1) The crust is incredibly thin. Normally when you think “thin crust pizza”, you’re thinking of that sort of cracker-y, flaky crust you get from places like Pizza Hut, but this is crust so thin that the grease from the cheese and the sauce soaks right through it to create a mildly translucent layer of dough that you can roll up like a cigar with no real effort. (Except for the outer crust, which is extremely minimal—the cheese usually leaves maybe a quarter-inch of a ridge?—but which bakes up like a hard breadstick.) This does make it very messy, because there is nowhere to grab it that’s not greasy.
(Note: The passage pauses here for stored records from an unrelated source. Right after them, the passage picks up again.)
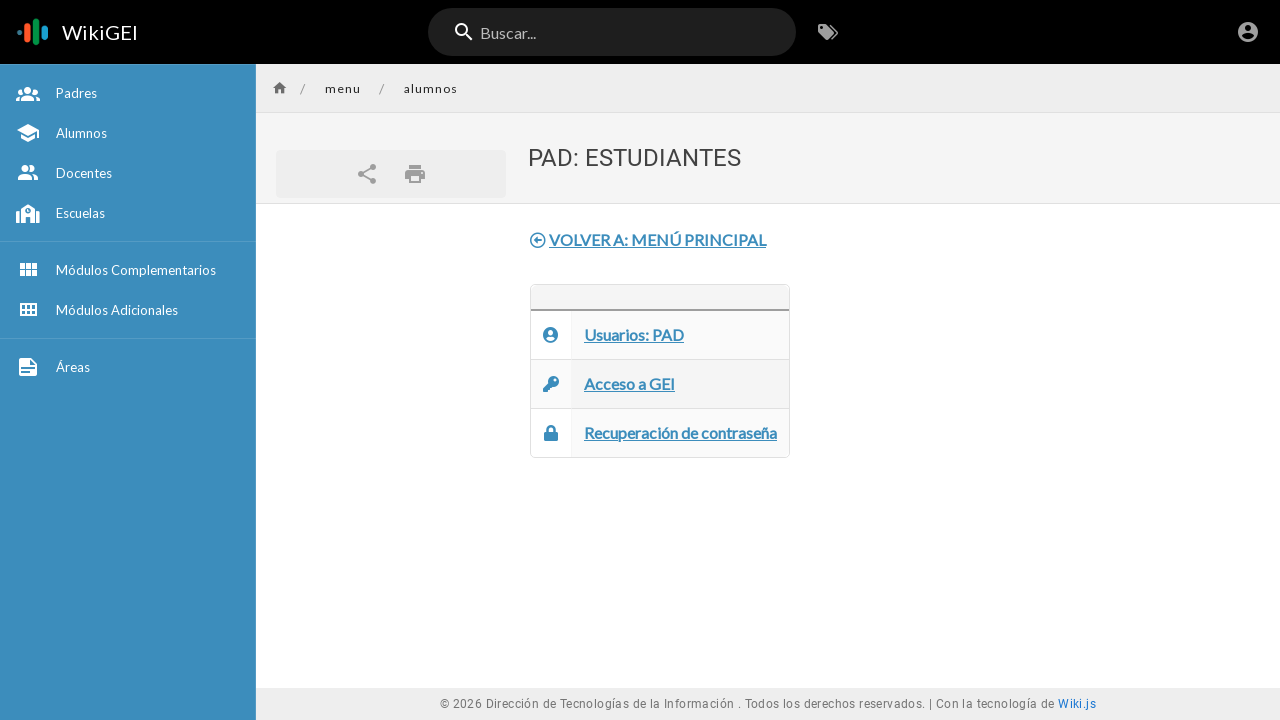

--- FILE ---
content_type: text/html; charset=utf-8
request_url: https://wikigem.mendoza.edu.ar/menu/alumnos
body_size: 2483
content:
<!DOCTYPE html><html lang="es"><head><meta http-equiv="X-UA-Compatible" content="IE=edge"><meta charset="UTF-8"><meta name="viewport" content="user-scalable=yes, width=device-width, initial-scale=1, maximum-scale=5"><meta name="theme-color" content="#1976d2"><meta name="msapplication-TileColor" content="#1976d2"><meta name="msapplication-TileImage" content="/_assets/favicons/mstile-150x150.png"><title>PAD: ESTUDIANTES | WikiGEI</title><meta name="description" content=""><meta property="og:title" content="PAD: ESTUDIANTES"><meta property="og:type" content="website"><meta property="og:description" content=""><meta property="og:image"><meta property="og:url" content="https://wikigem.mendoza.edu.ar/menu/alumnos"><meta property="og:site_name" content="WikiGEI"><link rel="apple-touch-icon" sizes="180x180" href="/_assets/favicons/apple-touch-icon.png"><link rel="icon" type="image/png" sizes="192x192" href="/_assets/favicons/android-chrome-192x192.png"><link rel="icon" type="image/png" sizes="32x32" href="/_assets/favicons/favicon-32x32.png"><link rel="icon" type="image/png" sizes="16x16" href="/_assets/favicons/favicon-16x16.png"><link rel="mask-icon" href="/_assets/favicons/safari-pinned-tab.svg" color="#1976d2"><link rel="manifest" href="/_assets/manifest.json"><script>var siteConfig = {"title":"WikiGEI","theme":"default","darkMode":false,"tocPosition":"left","lang":"es","rtl":false,"company":"Dirección de Tecnologías de la Información","contentLicense":"alr","footerOverride":"","logoUrl":"/2025_-_wikigei_-_favicon_bkgrd.png"}
var siteLangs = []
</script><link type="text/css" rel="stylesheet" href="https://use.fontawesome.com/releases/v5.10.0/css/all.css"><link type="text/css" rel="stylesheet" href="/_assets/css/app.18f5ff6e3e72afbf0c93.css"><script type="text/javascript" src="/_assets/js/runtime.js?1714008624"></script><script type="text/javascript" src="/_assets/js/app.js?1714008624"></script><style type="text/css">.v-application .pa-5{display:none!important}.v-application a{color:#3c8dbc}.v-application .primary{background-color:#3c8dbc!important}.v-application .primary--text{color:#3c8dbc!important;caret-color:#3c8dbc!important}.v-navigation-drawer v-navigation-drawer--clipped v-navigation-drawer--fixed v-navigation-drawer--open theme--dark primary{background-color:#3c8dbc!important}.contents{font-family:Lato,sans-serif}.v-application{font-family:Lato,sans-serif}.v-main .contents h1:after{height:0}.v-main .contents h1{color:#3c8dbc}.v-main .contents h2{color:#3c8dbc}.v-main .contents a{color:#3c8dbc}.v-main .contents blockquote.is-info{background-color:#d7eee9;border-color:#6dc0b5;color:#317f8f}</style><link href='https://fonts.googleapis.com/css?family=Lato' rel='stylesheet'></head><body><div id="root"><page locale="es" path="menu/alumnos" title="PAD: ESTUDIANTES" description="" :tags="[]" created-at="2023-08-28T15:36:45.927Z" updated-at="2025-02-05T17:33:39.097Z" author-name="CASTAÑEDA, Mauricio Ariel" :author-id="8" editor="markdown" :is-published="true" toc="W10=" :page-id="122" sidebar="[base64]" nav-mode="STATIC" effective-permissions="[base64]" edit-shortcuts="[base64]" filename="menu/alumnos.md"><template slot="contents"><div><p><strong><i style="color:#3c8dbc" class="far fa-arrow-alt-circle-left"></i> <a class="is-internal-link is-valid-page" href="/menu">VOLVER A: MENÚ PRINCIPAL</a></strong></p>
<br>
<table>
<thead>
<tr>
<th style="text-align:center"></th>
<th style="text-align:left"></th>
</tr>
</thead>
<tbody>
<tr>
<td style="text-align:center"><i style="color:#3c8dbc" class="fas fa-user-circle"></i></td>
<td style="text-align:left"><a class="is-internal-link is-valid-page" href="/menu/alumnos/acceso_alumnos"><strong>Usuarios: PAD</strong></a></td>
</tr>
<tr>
<td style="text-align:center"><i style="color:#3c8dbc" class="fas fa-key"></i></td>
<td style="text-align:left"><a class="is-internal-link is-valid-page" href="/menu/alumnos/acceso_a"><strong>Acceso a GEI</strong></a></td>
</tr>
<tr>
<td style="text-align:center"><i style="color:#3c8dbc" class="fas fa-lock"></i></td>
<td style="text-align:left"><a class="is-internal-link is-valid-page" href="/menu/alumnos/password"><strong>Recuperación de contraseña</strong></a></td>
</tr>
</tbody>
</table>
</div></template><template slot="comments"><div><comments></comments></div></template></page></div><style>
:root { --override: #3c8dbc; }
.v-application .primary { background-color: var(--override) !important; border-color: var(--override) !important; }
</style></body></html>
Grab napkins.

2) Cut into squares. This is the thing everyone notices, and so you get a lot of people saying, “But the thin-crust pizza here gets cut into squares, too!” Yes it does but that’s not the only thing.

3) Heavy on the toppings. The cheese is usually pretty generous as well (and usually local), but you’ll always be able to tell a Minnesota-style pizza apart when you order sausage as a topping. You get massive hunks of sausage, usually made right there in the restaurant, easily worth eating by themselves. (The first time my wife had Minnesota-style pizza, she went from “huh, is that a thing?” to asking the restaurant if she could buy the sausage from them for her morning omelets.)

4) Lots of sauce. I’ll be honest, I don’t generally notice a spicier sauce than usual, but I do notice that it’s spread on pretty thickly. If you bite into it and you get sauce squirting onto your fingers, you’re eating Minnesota pizza.

I have also heard this as “Midwestern-style pizza”, so it’s probably proliferated into the surrounding states, but it’s very clearly different from New York and Chicago style. I will say that if you’re going to be in the Twin Cities, skip Red’s (the owner is a racist fuck) and go to Broadway Pizza or Carbone’s Pizza. Both will give you the distinctive experience.